• **Tasks to complete**
- 1) Using the Google Cloud security text, decide whether each statement agrees with it: (a) Basic roles are recommended for production use. (b) Data in Google Cloud is encrypted at rest by default. (c) Predefined roles are managed by Google. For each, answer yes or no and quote the deciding words.
- 2) Answer these questions from the Google Cloud security text:
(a) What example is given for custom roles?
(b) What name does the row access policy in the code carry?
(c) Which two key options offer control beyond Google-managed keys?
- 3) Translate this sentence from the Google Cloud security text into Spanish: "Permissions are grouped into roles, and roles are bound to members (users, groups, service accounts) at a specific resource level (organization, folder, project, or individual resource)."

• **Document text**
--- --- ---

Security and Compliance
IAM and Access Control
Google Cloud Identity and Access Management (IAM) follows the principle of least privilege. Permissions are grouped into roles, and roles are bound to members (users, groups, service accounts) at a specific resource level (organization, folder, project, or individual resource).
| Role Type | Description | Example |
|---|---|---|
| Basic Roles | Owner, Editor, Viewer. Very broad. Avoid in production. | roles/editor |
| Predefined Roles | Granular, service-specific roles managed by Google. | roles/bigquery.dataViewer |
| Custom Roles | User-defined set of permissions for maximum precision. | roles/custom.dataAnalyst |
For data engineering, key IAM considerations include BigQuery dataset-level access,
column-level security via policy tags, and row-level security with
CREATE ROW ACCESS POLICY.
-- BigQuery row-level security
CREATE ROW ACCESS POLICY region_filter
ON `project.dataset.sales`
GRANT TO ("group:us-analysts@example.com")
FILTER USING (region = 'US');
-- Column-level security with policy tags
-- Applied via Data Catalog taxonomy in the console
-- Then grant access to the policy tag:
-- roles/datacatalog.categoryFineGrainedReader
When a question mentions "users should only see data for their region" or "restrict PII columns to specific teams," think row-level access policies and column-level policy tags respectively. These are the primary BigQuery fine-grained security mechanisms.
Encryption Options
All data in Google Cloud is encrypted at rest by default using Google-managed encryption keys (GMEK). For additional control, you can choose between Customer-Managed Encryption Keys (CMEK) and Customer-Supplied Encryption Keys (CSEK).

--- --- ---

• **Stored data**
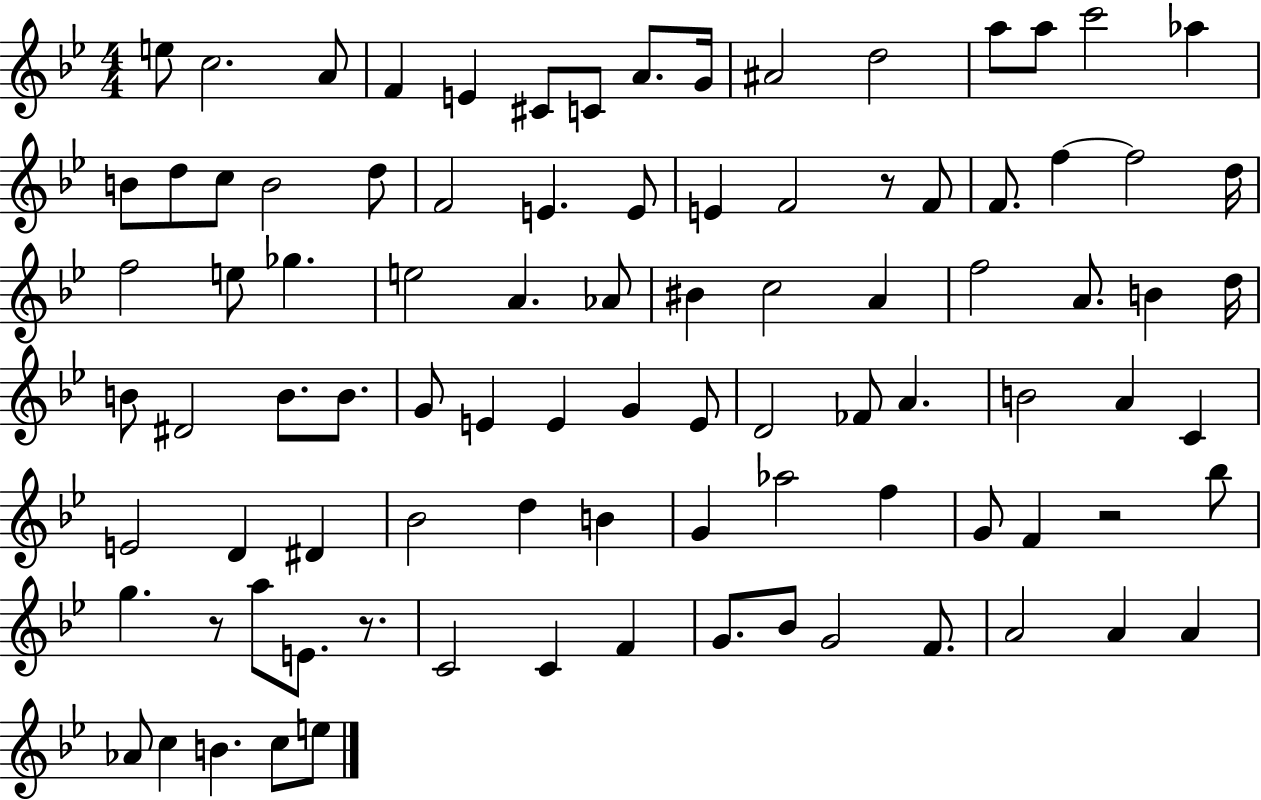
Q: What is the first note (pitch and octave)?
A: E5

--- --- ---

• **Written responses**
- 1)
(a) No: "Avoid in production."
(b) Yes: "All data in Google Cloud is encrypted at rest by default using Google-managed encryption keys (GMEK)."
(c) Yes: "Granular, service-specific roles managed by Google."

- 2)
(a) roles/custom.dataAnalyst
(b) region_filter
(c) Customer-Managed Encryption Keys (CMEK) and Customer-Supplied Encryption Keys (CSEK)

- 3) Los permisos se agrupan en roles, y los roles se asignan a miembros (usuarios, grupos, cuentas de servicio) en un nivel de recurso específico (organización, carpeta, proyecto o recurso individual).